In this session, Vlad will explore why monday.com changed the technology its API had traditionally run on as the platform matured, and challenges the team overcame as it adjusted to working with GraphQL. Vlad will share monday.com’s journey into building the API and discuss how users across industries are using monday.com's API for custom workflow apps.
Each time we talk to our customers, the same story repeats. Hundreds of APIs are being built by agile development teams, released several times per week, with limited consideration for how secure they will be. AppSec teams play a constant game of whack-a-mole, trying to patch issues in production, issues which occur because they could not test and review the APIs as they were published. Too many changes, too little time, very few resources.
How do we break this vicious circle ?
This talk is inspired by my experience working with many large enterprises, helping them engrain security into their APIs lifecycle and changing their development culture. I will share the lessons learned as we worked together on breaking the habits that led to 1 billion of data records leaked via APIs in the last 12 months alone. We will use real data breaches to illustrate the mistakes that lead to those security issues and explain how to address them by changing the way you design and develop your APIs.
We describe a way of the established on-prem ISV re-inventing itself as a SaaS provider, incidentally breaking enterprise content management industry standards in scalability in the process, and returning to on-prem customers in a hybrid scenario, thus completing a full circle. We will share the tools we built and used, DOs and DON'Ts and postulate a trend: it is still users that matter the most at the end.
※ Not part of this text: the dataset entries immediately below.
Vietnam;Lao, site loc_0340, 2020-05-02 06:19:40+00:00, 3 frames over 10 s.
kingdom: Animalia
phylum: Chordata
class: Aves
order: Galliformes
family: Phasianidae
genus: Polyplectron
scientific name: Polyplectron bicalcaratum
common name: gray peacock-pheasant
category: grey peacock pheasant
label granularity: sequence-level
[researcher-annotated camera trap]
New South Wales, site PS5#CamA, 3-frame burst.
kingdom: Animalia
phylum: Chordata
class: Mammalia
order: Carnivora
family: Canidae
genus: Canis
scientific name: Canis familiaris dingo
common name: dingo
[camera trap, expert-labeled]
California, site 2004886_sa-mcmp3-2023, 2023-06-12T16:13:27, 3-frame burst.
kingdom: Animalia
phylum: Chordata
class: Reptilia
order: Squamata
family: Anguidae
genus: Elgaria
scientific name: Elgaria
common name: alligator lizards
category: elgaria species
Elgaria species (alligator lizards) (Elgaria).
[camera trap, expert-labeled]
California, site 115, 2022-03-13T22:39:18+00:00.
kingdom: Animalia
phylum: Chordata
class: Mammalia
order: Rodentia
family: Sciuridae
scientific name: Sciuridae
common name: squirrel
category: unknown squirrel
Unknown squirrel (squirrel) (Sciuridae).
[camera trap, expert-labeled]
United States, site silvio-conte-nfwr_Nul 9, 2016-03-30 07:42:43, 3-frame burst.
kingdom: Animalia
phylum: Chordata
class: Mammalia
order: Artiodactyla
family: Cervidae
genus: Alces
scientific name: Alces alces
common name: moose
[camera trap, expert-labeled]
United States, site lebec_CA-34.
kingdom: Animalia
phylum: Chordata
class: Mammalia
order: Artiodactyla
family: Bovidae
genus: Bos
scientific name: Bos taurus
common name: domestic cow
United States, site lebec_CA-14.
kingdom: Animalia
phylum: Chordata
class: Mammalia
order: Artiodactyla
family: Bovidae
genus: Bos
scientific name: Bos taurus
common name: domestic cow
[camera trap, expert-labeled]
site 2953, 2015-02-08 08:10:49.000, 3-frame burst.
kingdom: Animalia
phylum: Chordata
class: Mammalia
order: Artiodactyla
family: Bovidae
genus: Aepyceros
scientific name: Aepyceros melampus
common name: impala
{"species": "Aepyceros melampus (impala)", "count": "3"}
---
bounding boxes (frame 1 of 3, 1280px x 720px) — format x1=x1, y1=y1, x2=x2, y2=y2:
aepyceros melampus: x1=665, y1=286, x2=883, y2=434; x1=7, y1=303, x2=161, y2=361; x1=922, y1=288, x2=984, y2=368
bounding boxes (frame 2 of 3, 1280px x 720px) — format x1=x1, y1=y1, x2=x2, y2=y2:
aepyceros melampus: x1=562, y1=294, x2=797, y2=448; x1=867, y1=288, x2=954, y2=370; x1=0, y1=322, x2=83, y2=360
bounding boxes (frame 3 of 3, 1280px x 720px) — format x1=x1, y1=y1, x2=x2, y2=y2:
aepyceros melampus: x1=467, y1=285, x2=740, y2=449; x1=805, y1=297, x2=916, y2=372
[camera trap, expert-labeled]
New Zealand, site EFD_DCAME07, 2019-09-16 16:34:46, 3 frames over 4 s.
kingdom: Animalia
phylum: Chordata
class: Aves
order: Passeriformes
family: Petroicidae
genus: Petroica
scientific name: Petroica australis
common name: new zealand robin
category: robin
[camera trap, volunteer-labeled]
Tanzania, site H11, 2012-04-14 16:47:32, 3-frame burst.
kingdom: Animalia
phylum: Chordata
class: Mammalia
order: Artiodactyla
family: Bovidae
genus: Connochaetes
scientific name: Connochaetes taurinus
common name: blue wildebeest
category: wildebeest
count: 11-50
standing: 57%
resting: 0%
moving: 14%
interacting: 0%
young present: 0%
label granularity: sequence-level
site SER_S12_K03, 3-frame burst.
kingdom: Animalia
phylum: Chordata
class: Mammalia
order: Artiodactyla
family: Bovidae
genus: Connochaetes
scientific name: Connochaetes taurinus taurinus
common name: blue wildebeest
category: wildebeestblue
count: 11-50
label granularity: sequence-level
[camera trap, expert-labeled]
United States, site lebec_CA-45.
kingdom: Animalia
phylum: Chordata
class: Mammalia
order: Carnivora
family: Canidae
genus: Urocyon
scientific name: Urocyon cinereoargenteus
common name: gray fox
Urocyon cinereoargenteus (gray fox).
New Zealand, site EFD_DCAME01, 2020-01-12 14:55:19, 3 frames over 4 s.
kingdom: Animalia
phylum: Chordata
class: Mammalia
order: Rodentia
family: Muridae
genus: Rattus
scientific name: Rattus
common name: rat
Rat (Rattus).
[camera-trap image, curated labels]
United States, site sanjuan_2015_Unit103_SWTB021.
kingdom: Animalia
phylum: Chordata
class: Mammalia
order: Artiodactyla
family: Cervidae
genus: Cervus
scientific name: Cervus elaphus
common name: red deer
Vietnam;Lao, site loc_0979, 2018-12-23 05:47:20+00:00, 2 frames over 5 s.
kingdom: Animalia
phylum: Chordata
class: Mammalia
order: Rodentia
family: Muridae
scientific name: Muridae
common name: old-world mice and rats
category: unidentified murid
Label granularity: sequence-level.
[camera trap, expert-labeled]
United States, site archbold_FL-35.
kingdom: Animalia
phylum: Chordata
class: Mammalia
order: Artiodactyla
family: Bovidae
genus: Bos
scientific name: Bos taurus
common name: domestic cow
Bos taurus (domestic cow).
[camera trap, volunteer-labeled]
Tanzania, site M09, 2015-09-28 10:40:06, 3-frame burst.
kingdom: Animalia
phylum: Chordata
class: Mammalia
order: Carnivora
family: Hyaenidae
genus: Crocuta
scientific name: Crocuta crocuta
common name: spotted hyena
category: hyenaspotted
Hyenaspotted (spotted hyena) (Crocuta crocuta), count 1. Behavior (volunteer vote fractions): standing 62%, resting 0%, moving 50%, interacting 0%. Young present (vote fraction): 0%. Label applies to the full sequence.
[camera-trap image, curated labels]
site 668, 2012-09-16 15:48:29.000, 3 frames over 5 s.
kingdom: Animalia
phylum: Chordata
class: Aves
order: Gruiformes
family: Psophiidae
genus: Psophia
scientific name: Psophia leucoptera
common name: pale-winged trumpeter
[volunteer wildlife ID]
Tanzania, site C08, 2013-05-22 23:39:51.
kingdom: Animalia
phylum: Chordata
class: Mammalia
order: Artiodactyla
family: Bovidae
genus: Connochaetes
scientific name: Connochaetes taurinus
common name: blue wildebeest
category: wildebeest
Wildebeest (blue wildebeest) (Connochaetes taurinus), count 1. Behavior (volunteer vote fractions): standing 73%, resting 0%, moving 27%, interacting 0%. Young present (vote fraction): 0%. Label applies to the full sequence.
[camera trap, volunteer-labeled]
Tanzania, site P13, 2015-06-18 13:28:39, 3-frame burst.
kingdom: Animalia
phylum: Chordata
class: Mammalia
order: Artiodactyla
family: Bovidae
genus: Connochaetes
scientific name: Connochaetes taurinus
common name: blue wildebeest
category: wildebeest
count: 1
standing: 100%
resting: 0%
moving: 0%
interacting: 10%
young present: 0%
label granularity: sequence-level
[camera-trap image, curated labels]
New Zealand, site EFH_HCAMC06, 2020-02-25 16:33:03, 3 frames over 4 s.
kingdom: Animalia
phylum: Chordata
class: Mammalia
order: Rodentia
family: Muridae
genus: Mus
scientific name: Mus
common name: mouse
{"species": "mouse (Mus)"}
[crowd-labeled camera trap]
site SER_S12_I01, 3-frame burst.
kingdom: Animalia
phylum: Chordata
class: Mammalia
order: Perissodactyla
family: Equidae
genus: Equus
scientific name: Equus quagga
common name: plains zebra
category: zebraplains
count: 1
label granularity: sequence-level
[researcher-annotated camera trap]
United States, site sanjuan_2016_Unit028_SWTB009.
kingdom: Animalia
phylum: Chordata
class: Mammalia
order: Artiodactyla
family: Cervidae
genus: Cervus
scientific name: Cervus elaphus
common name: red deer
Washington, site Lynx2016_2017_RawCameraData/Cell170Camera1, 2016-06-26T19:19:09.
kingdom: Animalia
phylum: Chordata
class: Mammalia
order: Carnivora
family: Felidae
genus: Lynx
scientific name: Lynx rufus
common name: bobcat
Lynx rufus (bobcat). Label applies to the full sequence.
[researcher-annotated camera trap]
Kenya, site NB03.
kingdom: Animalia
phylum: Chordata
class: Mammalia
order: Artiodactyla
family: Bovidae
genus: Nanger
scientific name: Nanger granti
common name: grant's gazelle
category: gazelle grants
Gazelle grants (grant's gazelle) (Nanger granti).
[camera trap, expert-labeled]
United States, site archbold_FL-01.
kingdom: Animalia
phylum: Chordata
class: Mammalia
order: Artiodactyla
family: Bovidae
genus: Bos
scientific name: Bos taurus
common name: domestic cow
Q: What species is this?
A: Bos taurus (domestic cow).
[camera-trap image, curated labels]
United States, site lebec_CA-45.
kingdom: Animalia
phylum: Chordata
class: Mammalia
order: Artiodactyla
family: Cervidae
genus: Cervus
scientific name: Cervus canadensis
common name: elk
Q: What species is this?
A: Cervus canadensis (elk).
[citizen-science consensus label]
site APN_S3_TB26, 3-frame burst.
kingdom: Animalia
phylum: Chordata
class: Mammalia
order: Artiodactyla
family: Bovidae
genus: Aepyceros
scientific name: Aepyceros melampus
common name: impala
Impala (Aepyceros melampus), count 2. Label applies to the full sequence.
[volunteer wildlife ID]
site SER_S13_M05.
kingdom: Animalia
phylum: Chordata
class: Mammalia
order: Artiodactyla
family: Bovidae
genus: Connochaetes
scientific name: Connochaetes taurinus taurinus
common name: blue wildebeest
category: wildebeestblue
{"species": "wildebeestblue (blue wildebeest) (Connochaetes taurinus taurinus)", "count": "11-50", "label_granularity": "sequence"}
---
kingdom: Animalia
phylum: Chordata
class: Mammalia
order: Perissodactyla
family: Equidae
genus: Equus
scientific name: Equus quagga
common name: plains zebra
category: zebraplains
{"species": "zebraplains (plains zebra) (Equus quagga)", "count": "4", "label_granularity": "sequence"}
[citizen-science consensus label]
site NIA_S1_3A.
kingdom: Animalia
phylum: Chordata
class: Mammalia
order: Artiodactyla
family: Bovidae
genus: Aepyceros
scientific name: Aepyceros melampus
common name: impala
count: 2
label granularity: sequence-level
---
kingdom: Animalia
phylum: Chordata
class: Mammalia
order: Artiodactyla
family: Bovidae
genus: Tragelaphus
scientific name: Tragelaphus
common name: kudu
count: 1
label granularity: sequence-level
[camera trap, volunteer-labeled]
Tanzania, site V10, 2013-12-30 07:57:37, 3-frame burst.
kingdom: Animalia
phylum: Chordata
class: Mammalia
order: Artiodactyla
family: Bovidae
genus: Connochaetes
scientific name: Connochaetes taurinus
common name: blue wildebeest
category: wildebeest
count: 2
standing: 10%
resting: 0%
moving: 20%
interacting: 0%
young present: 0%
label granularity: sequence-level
Web applications are high-priority targets for hackers. The inherent complexity of their source code, which increases the likelihood of unattended vulnerabilities and malicious code manipulation, allow cyber criminals to easily automate and launch an attack against thousands, or even tens or hundreds of thousands of targets at a time. And best of all, they may result in a plethora of rewards - sensitive private data and damaged customer relationships. In this session, Imperva CTO Kunal Anand will review best practices in web application security. He will explain how their vulnerabilities are often exploited to either manipulate source code or gain unauthorized access and the various attack vectors used. Finally, he will outline the processes that should be part of any web application security checklist. He will also speak to the more challenging questions around who bears the risk in such a connected IT environment.
Do you want to get started using APIs and automation? APIs can add great value to any Automation use case and a wide range of platforms now expose REST APIs. The goal of this session is to introduce attendees to the basics of using REST APIs in an application, and to provide them with the skills to start engaging in this growing area. This session will teach participants the concepts needed to create applications that consume REST APIs. We will go through the anatomy of a REST API and some tools and examples to get you started.
APIs connect businesses, people, and things. They are everywhere nowadays, allowing developers to unlock new opportunities for innovation. This talk is on public API design and governance process. It is meant for technical people involved in creating interfaces that empower 3rd party developers. The audience will learn about the overall governance process with a focus on design, compliance with standards, relying on patterns and the OpenAPI specification.